**Problem description**
Go on with the reflection below on the mother's question about why evil exists, starting right after its final sentence.

**Excerpt provided**

↓↓↓

Days of Discovery

Mom asked me an existential question today. She winged a Creamsicle at me yesterday and not because she thought I wanted one. I better pay attention to this, I thought. She is trying to say something. She was frustrated, speechless, unable to communicate what is going on inside. Finally she focuses her aim and says: “Why does evil exist??”

She has been asking me for years to explain that to her. She is asking the right question, I believe, too.

Why evil exists and how to think about it correctly and courageously may just be that which stills that roiling ocean that goes through all our beings. The one that drives people to insanity or to a lesser degree compels us to “get our house in order” like mom. Uncertainty can compel all kinds of behavior.

There are scientific explanations for human behavior like compulsive cleaning. Therapists offer “behavioral modification” techniques. Drug companies can help neurological problems in our brains, fortunately for me.

But the problem of evil isn’t solved by a scientific solution. This must be true because many evils in history were done in the name of science. Evil, uncertainty, fear are immaterial things. Scientists can not cure problems in this realm, despite all their theories and measuring devices. How does one measure Horror? There isn’t a pill for that.

So evil supersedes us- that is- it must come from somewhere that is beyond our material world and beyond our sensory perception. (And therefore we are subject to it to the degree we are ignorant of it.) The ability for us ‘to know’ that evil exists with our minds suggests our minds have been dramatically underemployed when it comes to solving the problem of evil.

My mother wanted to know why evil exists? What am I going to tell her? How do you define evil? She added to her focused interrogation: “And how do we decide what is evil or good?” Mom continues to describe her uncertainty and anxiety like this: “What is roiling in your guts? Is it love or fear or hate? What is That?? Would we like it if our behavior was reciprocated?? Don’t people ever think that?? Why not??”

↑↑↑

[Records from a dataset]

↓↓↓

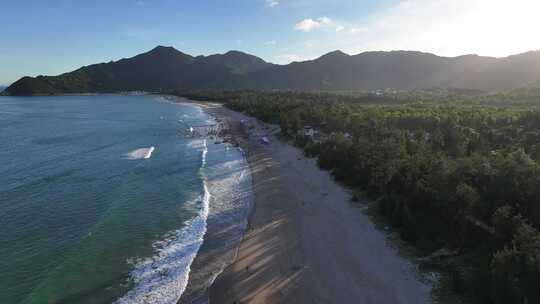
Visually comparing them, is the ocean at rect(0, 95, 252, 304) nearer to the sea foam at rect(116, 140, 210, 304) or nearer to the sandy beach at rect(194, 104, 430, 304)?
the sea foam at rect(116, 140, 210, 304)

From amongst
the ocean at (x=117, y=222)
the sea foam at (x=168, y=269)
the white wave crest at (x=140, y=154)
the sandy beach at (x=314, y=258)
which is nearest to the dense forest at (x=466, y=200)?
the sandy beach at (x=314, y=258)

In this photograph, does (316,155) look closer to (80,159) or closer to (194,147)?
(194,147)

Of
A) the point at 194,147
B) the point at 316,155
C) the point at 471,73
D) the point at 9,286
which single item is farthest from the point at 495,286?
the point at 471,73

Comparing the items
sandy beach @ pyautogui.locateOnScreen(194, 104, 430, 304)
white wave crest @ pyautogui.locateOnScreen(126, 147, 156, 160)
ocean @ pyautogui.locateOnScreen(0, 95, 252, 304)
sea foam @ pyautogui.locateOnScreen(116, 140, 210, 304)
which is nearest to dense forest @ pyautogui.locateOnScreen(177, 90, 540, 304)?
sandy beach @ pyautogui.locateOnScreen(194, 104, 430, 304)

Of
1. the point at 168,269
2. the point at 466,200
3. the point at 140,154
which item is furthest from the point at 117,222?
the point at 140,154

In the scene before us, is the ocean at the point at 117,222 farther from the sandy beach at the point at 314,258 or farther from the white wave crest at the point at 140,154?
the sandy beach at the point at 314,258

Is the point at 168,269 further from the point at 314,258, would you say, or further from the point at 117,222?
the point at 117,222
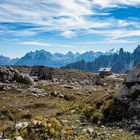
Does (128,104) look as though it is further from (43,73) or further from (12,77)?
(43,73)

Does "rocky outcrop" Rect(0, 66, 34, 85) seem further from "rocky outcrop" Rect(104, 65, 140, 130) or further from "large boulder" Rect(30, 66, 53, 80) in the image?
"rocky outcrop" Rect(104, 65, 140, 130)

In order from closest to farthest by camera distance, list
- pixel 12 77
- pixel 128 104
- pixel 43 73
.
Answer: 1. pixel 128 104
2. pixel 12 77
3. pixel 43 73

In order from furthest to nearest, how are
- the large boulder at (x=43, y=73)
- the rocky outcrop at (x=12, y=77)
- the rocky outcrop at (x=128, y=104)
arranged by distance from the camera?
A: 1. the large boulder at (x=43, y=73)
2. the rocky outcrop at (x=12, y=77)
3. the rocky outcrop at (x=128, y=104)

↑↑↑
↓↓↓

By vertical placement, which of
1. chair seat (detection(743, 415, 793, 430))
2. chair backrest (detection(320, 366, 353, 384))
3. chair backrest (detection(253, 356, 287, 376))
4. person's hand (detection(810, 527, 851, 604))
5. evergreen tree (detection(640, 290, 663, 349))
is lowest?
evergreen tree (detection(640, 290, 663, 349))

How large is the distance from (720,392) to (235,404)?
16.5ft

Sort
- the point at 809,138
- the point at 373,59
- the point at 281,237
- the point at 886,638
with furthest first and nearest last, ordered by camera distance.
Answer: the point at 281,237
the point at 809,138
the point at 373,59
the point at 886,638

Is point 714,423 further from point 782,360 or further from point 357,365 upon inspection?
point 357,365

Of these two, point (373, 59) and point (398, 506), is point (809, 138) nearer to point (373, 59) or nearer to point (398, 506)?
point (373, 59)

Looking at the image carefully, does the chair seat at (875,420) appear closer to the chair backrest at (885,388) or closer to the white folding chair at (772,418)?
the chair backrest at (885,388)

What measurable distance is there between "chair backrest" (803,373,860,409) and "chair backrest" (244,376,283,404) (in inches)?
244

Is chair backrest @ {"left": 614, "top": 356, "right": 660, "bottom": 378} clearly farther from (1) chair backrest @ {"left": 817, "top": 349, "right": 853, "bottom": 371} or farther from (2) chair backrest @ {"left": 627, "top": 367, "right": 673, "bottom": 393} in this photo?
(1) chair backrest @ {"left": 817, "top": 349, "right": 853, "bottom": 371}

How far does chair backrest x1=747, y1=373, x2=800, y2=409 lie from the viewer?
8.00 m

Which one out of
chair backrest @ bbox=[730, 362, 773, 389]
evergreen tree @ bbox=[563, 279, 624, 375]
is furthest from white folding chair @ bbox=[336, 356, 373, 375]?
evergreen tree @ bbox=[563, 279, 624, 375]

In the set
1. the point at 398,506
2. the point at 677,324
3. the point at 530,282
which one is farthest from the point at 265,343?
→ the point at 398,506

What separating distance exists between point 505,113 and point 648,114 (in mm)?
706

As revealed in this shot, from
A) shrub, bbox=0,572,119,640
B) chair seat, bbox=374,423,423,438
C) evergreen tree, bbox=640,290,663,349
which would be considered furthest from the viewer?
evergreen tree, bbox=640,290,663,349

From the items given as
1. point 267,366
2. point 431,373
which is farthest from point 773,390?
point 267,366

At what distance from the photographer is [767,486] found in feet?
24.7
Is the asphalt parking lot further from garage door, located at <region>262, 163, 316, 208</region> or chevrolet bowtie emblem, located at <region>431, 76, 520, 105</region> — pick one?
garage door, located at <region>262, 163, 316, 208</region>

↑↑↑

**Answer for the task**
When I wrote Hens and Mothers I was correct. Mom appeared to be experiencing this roiling, which is why I described her as an ocean storm roaring about our house. Organizing, reorganizing, so everything is some where else. Our home is like a kaleidoscope- every time you look in it, everything has changed around. Some days she’s like a bolt of lightening with crisp and terrifying criticism. Angst. Roiling, unresolved thundering that need answers.

We say mom is like a barometer in the weather as storms throw her off balance. Likewise, she is tuned in to another frequency when it comes to the struggles and storms of the soul.

What is the language of this realm of experience?

Evil must be a distortion or opposite or impostor of some greater reality. That is what I think. Fear, chaos, the ‘unknown,’ and the human behavior that emerges as a result proves their is a great gulf of knowledge in our world. Knowledge about the opposite of those things: instead of fear, love. Instead of chaos, order. Instead of confusion (and lies which create it) there is truth.

Last summer I enjoyed happiness with my hens Copper and Rocky, and my two gentle and beautiful hens, Buffy and Lady. And peace. But, Beyond all my best planning, tragedy ensued. Copper died and then Rocky. My storm began, my struggle. Like mom, I have been searching for words!